(Text to read)
Sebastian -
There’s some precedent out there for ISBN’s. Bill Dueber and the
UMICH/code4lib folks have done amazing work, check it out here -
https://github.com/mlibrary/umich_solr_library_filters
<https://github.com/mlibrary/umich_solr_library_filters>
- Erik
> On Jan 5, 2017, at 5:08 AM, Sebastian Riemer <[email protected]> wrote:
>
> Hi folks,
>
>
> TL;DR: Is there an easy way, to copy ISBNs with hyphens to the general text
> field, respectively configure the analyser on that field, so that a search
> for the hyphenated ISBN returns exactly the matching document?
>
> Long version:
> I've defined a field "text" of type "text_general", where I copy all my other
> fields to, to be able to do a "quick search" where I set q=text
>
> The definition of the type text_general is like this:
>
>
>
> <fieldType name="text_general" class="solr.TextField"
> positionIncrementGap="100">
>
> <analyzer type="index">
>
> <tokenizer class="solr.StandardTokenizerFactory"/>
>
> <filter class="solr.StopFilterFactory" ignoreCase="true"
> words="stopwords.txt" />
>
> <filter class="solr.LowerCaseFilterFactory"/>
>
> </analyzer>
>
> <analyzer type="query">
>
> <tokenizer class="solr.StandardTokenizerFactory"/>
>
> <filter class="solr.StopFilterFactory" ignoreCase="true"
> words="stopwords.txt" />
>
> <filter class="solr.SynonymFilterFactory" synonyms="synonyms.txt"

(Excerpted data)

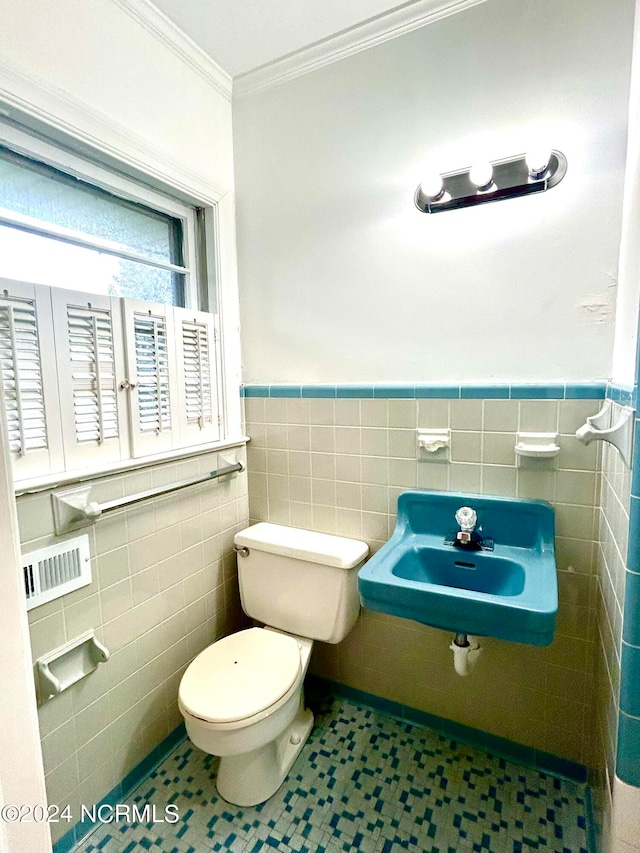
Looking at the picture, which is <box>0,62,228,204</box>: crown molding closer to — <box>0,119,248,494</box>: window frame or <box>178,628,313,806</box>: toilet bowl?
<box>0,119,248,494</box>: window frame

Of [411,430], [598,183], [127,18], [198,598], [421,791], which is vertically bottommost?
[421,791]

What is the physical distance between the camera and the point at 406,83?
1369mm

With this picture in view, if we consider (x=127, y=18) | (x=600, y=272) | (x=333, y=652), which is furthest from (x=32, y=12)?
(x=333, y=652)

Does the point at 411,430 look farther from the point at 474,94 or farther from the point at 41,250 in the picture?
the point at 41,250

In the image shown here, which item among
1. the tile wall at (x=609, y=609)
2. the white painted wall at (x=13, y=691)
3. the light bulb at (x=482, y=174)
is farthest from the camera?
the light bulb at (x=482, y=174)

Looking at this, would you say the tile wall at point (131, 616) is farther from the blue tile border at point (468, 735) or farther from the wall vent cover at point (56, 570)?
the blue tile border at point (468, 735)

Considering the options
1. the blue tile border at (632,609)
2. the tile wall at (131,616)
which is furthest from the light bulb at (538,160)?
the tile wall at (131,616)

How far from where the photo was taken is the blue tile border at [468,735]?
136 centimetres

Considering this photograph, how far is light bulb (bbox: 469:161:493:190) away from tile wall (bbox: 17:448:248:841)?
130cm

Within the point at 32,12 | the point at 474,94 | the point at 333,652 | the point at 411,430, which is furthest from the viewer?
the point at 333,652

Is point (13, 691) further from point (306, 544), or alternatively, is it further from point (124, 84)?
point (124, 84)

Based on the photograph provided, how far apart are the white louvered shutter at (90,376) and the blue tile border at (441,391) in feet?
1.96

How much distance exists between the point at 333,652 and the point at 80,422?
133 centimetres

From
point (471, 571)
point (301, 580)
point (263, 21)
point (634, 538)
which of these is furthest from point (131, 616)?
point (263, 21)
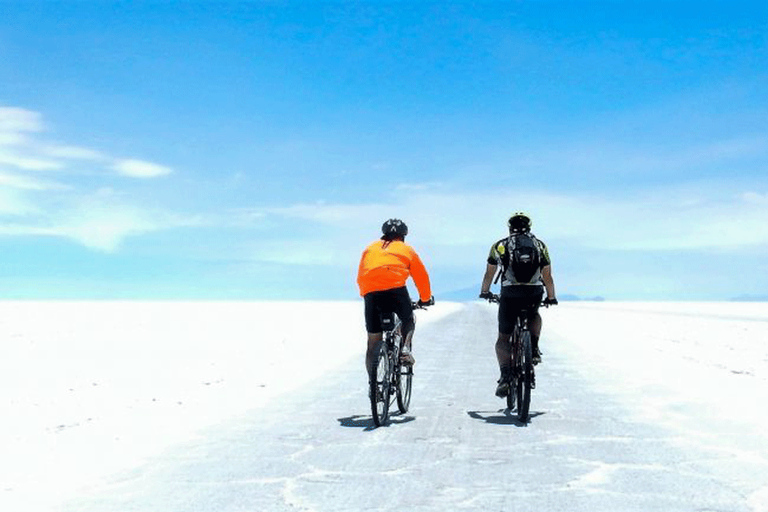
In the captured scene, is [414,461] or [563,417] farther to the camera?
[563,417]

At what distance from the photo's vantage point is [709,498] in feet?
17.4

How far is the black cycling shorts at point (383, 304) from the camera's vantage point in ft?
27.6

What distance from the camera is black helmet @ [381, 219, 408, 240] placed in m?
8.54

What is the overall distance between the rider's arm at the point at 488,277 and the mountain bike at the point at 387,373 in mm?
770

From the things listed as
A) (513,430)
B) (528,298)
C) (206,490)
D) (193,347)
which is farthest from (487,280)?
(193,347)

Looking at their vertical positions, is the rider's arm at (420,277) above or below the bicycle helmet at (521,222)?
below

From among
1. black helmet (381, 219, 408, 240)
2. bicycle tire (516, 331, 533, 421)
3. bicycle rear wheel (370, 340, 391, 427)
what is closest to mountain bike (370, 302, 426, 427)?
bicycle rear wheel (370, 340, 391, 427)

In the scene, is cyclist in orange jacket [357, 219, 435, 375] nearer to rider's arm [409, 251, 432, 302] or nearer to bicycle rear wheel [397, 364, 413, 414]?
rider's arm [409, 251, 432, 302]

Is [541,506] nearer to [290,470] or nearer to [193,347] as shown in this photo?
[290,470]

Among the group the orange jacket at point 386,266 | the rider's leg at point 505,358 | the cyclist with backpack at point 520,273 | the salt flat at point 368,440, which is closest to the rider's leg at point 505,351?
the rider's leg at point 505,358

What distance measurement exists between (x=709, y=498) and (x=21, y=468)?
503 cm

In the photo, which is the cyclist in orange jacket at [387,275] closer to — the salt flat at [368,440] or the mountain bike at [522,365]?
the mountain bike at [522,365]

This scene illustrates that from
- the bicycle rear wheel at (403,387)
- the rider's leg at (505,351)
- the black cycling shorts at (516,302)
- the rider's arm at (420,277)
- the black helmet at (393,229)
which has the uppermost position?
the black helmet at (393,229)

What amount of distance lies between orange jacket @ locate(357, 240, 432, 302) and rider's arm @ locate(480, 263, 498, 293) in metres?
0.70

(Directions)
Please go on with the forum thread about searching hyphenated ISBNs in Solr, which appears above the listing, starting right after its last line.

(Response to this exercise)
> ignoreCase="true" expand="true"/>
>
> <filter class="solr.LowerCaseFilterFactory"/>
>
> </analyzer>
>
> </fieldType>
>
>
> I now face the problem, that searching for a book with
> text:978-3-8052-5094-8* does not return the single result I expect. However
> searching for text:9783805250948* instead returns a result. Note, that I am
> adding a wildcard at the end automatically, to further broaden the resultset.
> Note also, that it does not seem to matter whether I put backslashes in front
> of the hyphen or not (to be exact, when sending via SolrJ from my
> application, I put in the backslashes, but I don't see a difference when
> using SolrAdmin as I guess SolrAdmin automatically inserts backslashes if
> needed?)
>
> When storing ISBNs, I do store them twice, once with hyphens
> (978-3-8052-5094-8) and once without (9783805250948). A pure phrase search on
> both those values return also the single document.
>
> I learned that the StandardTokenizer splits up values from fields at index
> time, and I've also learned that I can use the solrAdmin analysis and the
> debugQuery to help understand what is going on. From the analysis screen I
> see, that given the value 9783805250948 at index-time and 9783805250948*
> query-time both leads to an unchanged value 9783805250948 at the end.
> When given the value 978-3-8052-5094-8 for "Field Value (Index)" and
> 978-3-8052-5094-8* for "Field Value (Query)" I can see how the ISBN is
> tokenized into 5 parts. Again, the values match on both sides (Index and
> Query).
>
> How does the left side correlate with the right side? My guess: The left side
> means, "Values stored in field text will be tokenized while indexing as show
> here on the left". The right side means, "When querying on the field text,
> I'll tokenize the entered value like this, and see if I find something on the
> index" Is this correct?
>
> Another question: when querying and investigating the single document in
> solrAdmin, the contents I see In the column text represents the _stored_
> value of the field text, right?
> And am I correct that this actually has nothing to do, with what is actually
> stored in the index for searching?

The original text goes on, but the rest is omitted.